Text for analysis:

##############################

Dead-ball situations offer excellent offensive opportunities for youth soccer players. The defense is in transition. There is the potential for confusion and the goalie is rarely as vulnerable.

All of this begs the question: How can youth soccer players consistently gain an offensive advantage on dead-ball situations, including throw-ins, corner kicks, goal kicks, direct kicks?
 
"The easiest way to do it is to put the ball into the danger area,’’ says George Nazario, head men’s soccer coach at The College of New Jersey.
 
He adds overthinking can be the offensive player’s worst enemy when it comes to the dead-ball situation. "There’s no such thing as the perfect play so it depends on how many times you can break down (the defense)," he says. "The distance you can knock the direct kick is different than throwing. But the most dangerous situation is when you can serve the ball with your foot."

(Gain an entire season of youth soccer drills through PlaySportsTV training plans. Here's a great instructional video on dead-ball strategies, Support After a Throw-In.)

Soccer Training Tips: Player Set-Up Makes a Difference

Nazario’s peer, Joe Russo, the head coach of the TCNJ women’s squad, says conceptually a lot of coaches have the wrong emphasis. It’s not a matter of a specific soccer drill, but having players in the right positions (at the right angles) on simple practiced plays.

“It’s not an individual technical skill, it’s a tactical equation," says the coach of one of Division III’s elite programs. "This is where the midfielder goes, outside back goes. It’s relative to the type of player you have. It’s not if you are training a U-12 team, these are good drills for restart. We have a short corner we rehearse, a back post and a near-post. We set up and choreograph these. In the walk-through live, we make sure our kids are in the right spots."

There are errors to avoid, so a youth soccer coach should recognize the role of each piece. "A lack of technical ability (is often the biggest problem)," Russo says. "Let’s say on the back post service, the kid mishits it and it doesn’t get in. The (error is that) kids are making their runs too early or too late. We just paint a clear picture so when it happens in a game, a player (understands where they have to be). Every player is different and everybody has a different responsibility."

Soccer Training Tips: Effective Throw-In's

On the collegiate, international or professional levels, the throw-in should be second nature. Nazario admits that set pieces are worked on "only two percent of the time in practice. We just try and get the best athletes to have a little confidence, whether it’s the throw-in or the free kick."

Why? Because the first aspect in teaching the soccer dead ball should involve some common sense. Youth soccer players should understand their ultimate goal. "The easiest piece of advice to young ones is always throw to the feet," Nazario says. "If you throw to the chest, it’ll make it down to the ground. Why not throw to the feet to begin with? With younger (soccer) players, they don’t even think about throwing to the feet. They just think about throwing it in."

So how does a youth soccer coach correct this approach? Make it fun for the younger player. "Have a little contest, like dodge ball," Nazario says. "Get in the habit of throwing it down to the ground."

##############################

Dataset extract:
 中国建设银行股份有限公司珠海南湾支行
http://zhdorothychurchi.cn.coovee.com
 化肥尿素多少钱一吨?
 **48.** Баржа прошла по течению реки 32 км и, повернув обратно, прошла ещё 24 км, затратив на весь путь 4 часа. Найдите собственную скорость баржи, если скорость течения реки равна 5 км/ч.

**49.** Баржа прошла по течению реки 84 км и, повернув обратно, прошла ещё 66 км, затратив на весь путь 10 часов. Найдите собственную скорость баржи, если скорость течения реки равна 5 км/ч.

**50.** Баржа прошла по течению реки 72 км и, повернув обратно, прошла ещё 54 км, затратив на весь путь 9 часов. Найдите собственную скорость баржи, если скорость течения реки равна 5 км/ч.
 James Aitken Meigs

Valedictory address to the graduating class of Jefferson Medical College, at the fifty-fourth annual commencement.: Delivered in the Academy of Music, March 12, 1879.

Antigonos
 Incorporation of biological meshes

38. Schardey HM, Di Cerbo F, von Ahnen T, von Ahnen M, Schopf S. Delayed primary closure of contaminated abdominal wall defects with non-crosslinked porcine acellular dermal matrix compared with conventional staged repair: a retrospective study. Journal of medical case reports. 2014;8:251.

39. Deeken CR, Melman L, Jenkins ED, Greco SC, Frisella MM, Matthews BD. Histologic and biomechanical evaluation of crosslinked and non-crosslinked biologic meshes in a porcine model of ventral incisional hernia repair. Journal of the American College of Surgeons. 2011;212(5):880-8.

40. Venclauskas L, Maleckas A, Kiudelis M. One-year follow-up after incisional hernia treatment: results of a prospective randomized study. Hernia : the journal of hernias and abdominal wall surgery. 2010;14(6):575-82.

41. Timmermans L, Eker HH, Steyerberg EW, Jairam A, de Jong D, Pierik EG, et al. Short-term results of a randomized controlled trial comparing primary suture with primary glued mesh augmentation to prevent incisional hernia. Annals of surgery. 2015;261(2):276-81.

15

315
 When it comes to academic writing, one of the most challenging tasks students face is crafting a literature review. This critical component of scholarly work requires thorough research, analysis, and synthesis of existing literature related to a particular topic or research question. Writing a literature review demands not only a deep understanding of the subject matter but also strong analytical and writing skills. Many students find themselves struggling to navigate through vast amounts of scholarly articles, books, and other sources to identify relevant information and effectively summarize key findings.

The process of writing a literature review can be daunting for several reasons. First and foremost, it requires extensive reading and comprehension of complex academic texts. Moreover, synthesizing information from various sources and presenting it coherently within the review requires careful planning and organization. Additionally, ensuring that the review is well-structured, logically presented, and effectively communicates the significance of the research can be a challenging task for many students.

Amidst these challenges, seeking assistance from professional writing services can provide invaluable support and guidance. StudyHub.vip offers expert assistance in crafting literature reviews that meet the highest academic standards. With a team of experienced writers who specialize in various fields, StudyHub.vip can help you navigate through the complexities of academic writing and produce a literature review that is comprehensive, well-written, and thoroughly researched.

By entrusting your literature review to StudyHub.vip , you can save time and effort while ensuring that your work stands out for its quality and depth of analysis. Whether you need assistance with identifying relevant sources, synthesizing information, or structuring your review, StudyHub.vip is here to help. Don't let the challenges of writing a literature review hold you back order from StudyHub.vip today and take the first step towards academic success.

##############################

What you have to do:
In the article on youth soccer dead-ball situations, what does Nazario call the easiest piece of advice for young players? Please answer briefly.

Answer to the exercise:
Always throw to the feet.